Source extract:
───

Scientific classification
- Kingdom: Animalia
- Phylum: Chordata
- Class: Mammalia
- Infraclass: Marsupialia
- Order: Didelphimorphia
- Family: Didelphidae
- Genus: Didelphis
- Species: D. virginiana
- Subspecies: D. v. californica
- Trinomial name: Didelphis virginiana californica Bennett, 1833

= Didelphis virginiana californica =

Subspecies of marsupial

Didelphis virginiana californica, also known as the Mexican Virginia opossum, is a subspecies of the Virginia opossum. It is found in part of Central America, most of Mexico, and part of the United States including a large area around Tucson, Arizona.

== Identification ==
This subspecies is visually distinguishable from the nominate due to its longer tail, larger area of dark coloration at the base of its tail, darker fur, including darker legs and feet and dark stripes through its eyes. Its facial fur is also much darker, except for its white cheeks. This makes it distinguishable from D. marsupialis which has a yellowish undercoat as opposed to the white undercoat of D. v. californica.

== Behavior ==
The behavior of D. v. californica is quite similar to that of D. v. virginiana. It is a solitary, cat-sized marsupial easily recognized by its dark fur, pointed snout, small ears, and long, scaly, prehensile tail. Males tend to be larger than females. As a marsupial, it has a pouch in which it raises its young.

===Reproduction===

When ready for reproduction, the female opossum will release scents to attract males. The males will search for this scent and roam around making a clicking noise with their mouth to express interest. Opossums give birth to small and underdeveloped babies that are tiny, blind and hairless. After birth the babies then crawl into the mothers pouch where they latch onto one of the mothers nipples, and stay in the pouch for 25 weeks. They have a litter size of around 13. When the pouch becomes too crowded the babies will leave the pouch and ride around on the mothers back. They are weaned at around 100 days old.

== Distribution ==
D. v. californica is found throughout Mexico, excluding the Baja desert, much of the Sonoran Desert, and part of the Chihuahuan Desert. It is likely not found in most of the Yucatan Peninsula where another subspecies (D. v. yucatanensis) is native to. It is found through much of Central America, but not south of Costa Rica. Populations have been documented in southern Texas and in Tucson, Arizona, in the United States.

───

Input data:

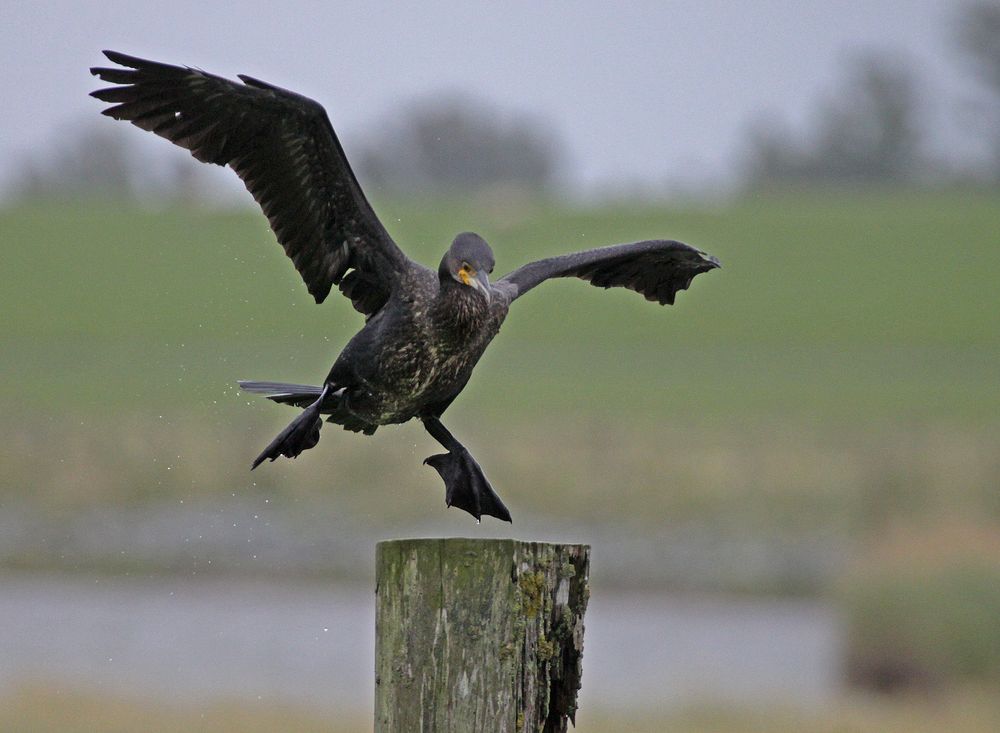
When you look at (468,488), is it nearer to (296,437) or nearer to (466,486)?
(466,486)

───

Aim of the task: Please summarize the Mexican Virginia opossum text in two sentences. Answer from the Mexican Virginia opossum text alone, not from the data.

Finished exercise: Didelphis virginiana californica, the Mexican Virginia opossum, is a subspecies of the Virginia opossum found in most of Mexico, part of Central America, and parts of the United States such as southern Texas and Tucson, Arizona. It differs from the nominate subspecies in its longer tail and darker fur, behaves much like D. v. virginiana, and raises litters of around 13 young in its pouch, weaning them at around 100 days old.